On the other hands, the parametric GSA can reduce computing time by assuming a specific distribution. A hypergeometric distribution-based test [4, 5] is a typical choice for the parametric method, and binomial, normal, and chi-square distributions are also widely used [6–8].

There are several prior works for applying GSA methods to GWA data [1, 2, 7, 9–15]. For simplicity, we call all these methods as GSA-GWA. We address two issues regarding GSA-GWA. The first issue is that there has not been a widely agreed and accepted theory on how to combine the measures of multiple SNPs into one single gene-level measure, and moreover how to combine the gene-level measures into one single gene-set level measure. In original GSA, the gene-level measure is typically a fold-change or a correlation to represent the effect of a single gene. In GWA data, however, it is often required to calculate association measures of genes by combining the SNP-level measures. The SNP-level measures include p-values, or chi-square test statistics from the univariate SNP-to-phenotype association tests. Once the SNP-level measure is decided, the gene-level summary statistics are then derived as the highest SNP-level statistics [10], the sum of SNP-level statistics [9], or the combined p-value [1].

However, there are some substantial limitations in current GSA-GWA methods. First, in deriving the summary statistics the correlation among the SNP-level association measures has not been taken appropriately into account which is expected to play an important role. The SNP-level association measures are usually correlated because the linkage equilibrium (LD) exists among SNPs. If this correlation is not correctly adjusted, the resulting gene-set-level measure would be inflated [1]. Unfortunately, many GSA-GWA methods have not considered the LD structures adequately.

Second, the computational burden is heavy. Once having the gene-level association measures, it is possible to apply different GSA methods to get various gene-set-level statistics and evaluate their performances. However, as explained later, the majority of GSA-GWA methods implement non-parametric permutation to calculate the observed significance, which takes a heavy computing time.

There have been several efforts to resolve these limitations. As the pioneering work of GSA-GWA, GSEA [3] was extended to GWA data by Wang *et al*. [10], which has been implemented in GenGen package [11] It repeats permutation of sample label and calculation of gene set statistics 100~1,000 times [2, 10, 12–14]. This permutation-based testing can preserve a correlation among the SNP-level measures, but this is very computationally expensive in genome-wide scale.

In order to reduce computing time, some GSA-GWA studies use a parametric test.
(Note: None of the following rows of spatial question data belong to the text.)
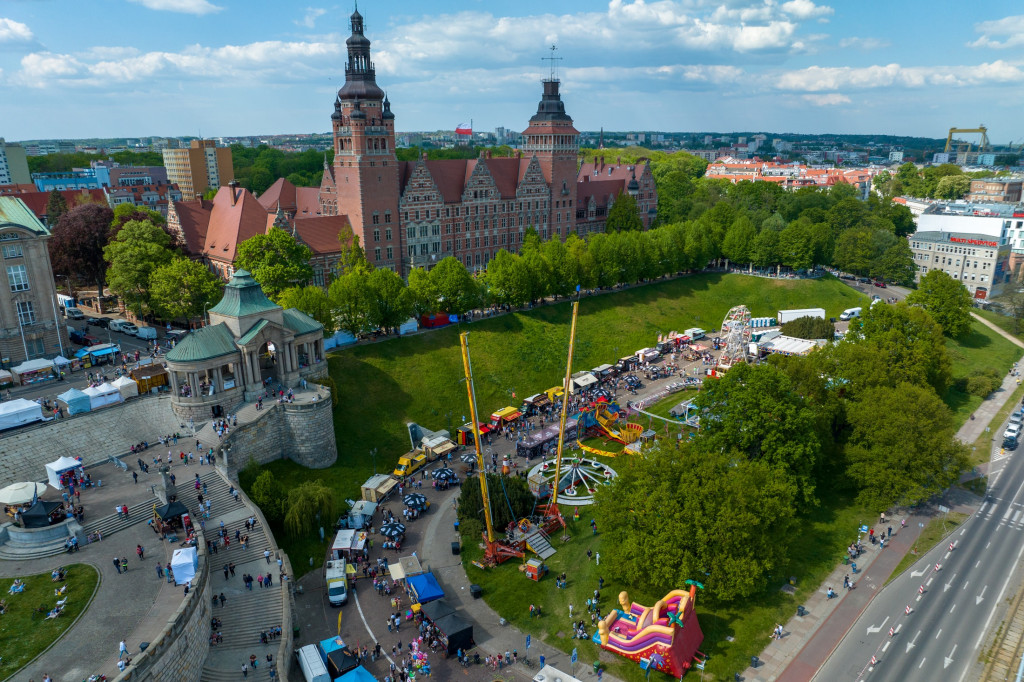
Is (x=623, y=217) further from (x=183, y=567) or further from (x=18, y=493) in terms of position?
(x=18, y=493)

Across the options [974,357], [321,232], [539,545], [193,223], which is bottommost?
[539,545]

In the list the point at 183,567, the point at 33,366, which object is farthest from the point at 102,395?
the point at 183,567

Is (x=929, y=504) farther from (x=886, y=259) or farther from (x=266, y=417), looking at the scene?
(x=886, y=259)

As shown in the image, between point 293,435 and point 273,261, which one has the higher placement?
point 273,261

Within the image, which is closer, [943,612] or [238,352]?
[943,612]

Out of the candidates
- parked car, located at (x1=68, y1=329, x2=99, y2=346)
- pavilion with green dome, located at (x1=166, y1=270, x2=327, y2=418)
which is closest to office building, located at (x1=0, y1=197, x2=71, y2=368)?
parked car, located at (x1=68, y1=329, x2=99, y2=346)

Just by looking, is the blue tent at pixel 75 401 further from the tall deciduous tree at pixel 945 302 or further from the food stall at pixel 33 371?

Peng *et al.*[1] used various kinds of the parametric test such as Fisher’s combination test, Sidak’s combination test, Simes’ combination test, and a FDR-based test under the independence assumption of the SNP-level p-values. A GLOSSI method developed by Chai *et al.*[9] used Fisher’s combination test under the assumption of correlated p-values.

Recently, Nam *et al*. [15] proposed the Z-statistic method that compares a specific gene-set to others. This method is the extension of the parametric analysis of gene set enrichment (PAGE) [7], which is the parametric and competitive GSA for microarray data. PAGE uses the mean of the association measures in a set as a summary measure and assumes that it follows a normal distribution by the central limit theorem when the number of genes is large.

However, these parametric methods including the Z-statistic method do not consider the LD structures adequately and assume no correlation between SNP-level p-values. In order to overcome these limitations of current GSA-GWA, we propose SNP-PRAGE, a SNP-based parametric robust analysis of gene-set enrichment, which is based on a simple normality assumption. SNP-PRAGE estimates the LD information among SNPs based on haploblock-wise covariance structure to consider the correlation among SNP-level measures without taking the permutation step.

We compare our method to other GSA-GWA methods via the simulation study in terms of size, power and computing time. We also demonstrate SNP-PRAGE using two GWA data sets: hypertension data of 8,842 samples from the Korean population and bipolar disorder data of 4,806 samples from the Wellcome Trust Case Control Consortium (WTCCC).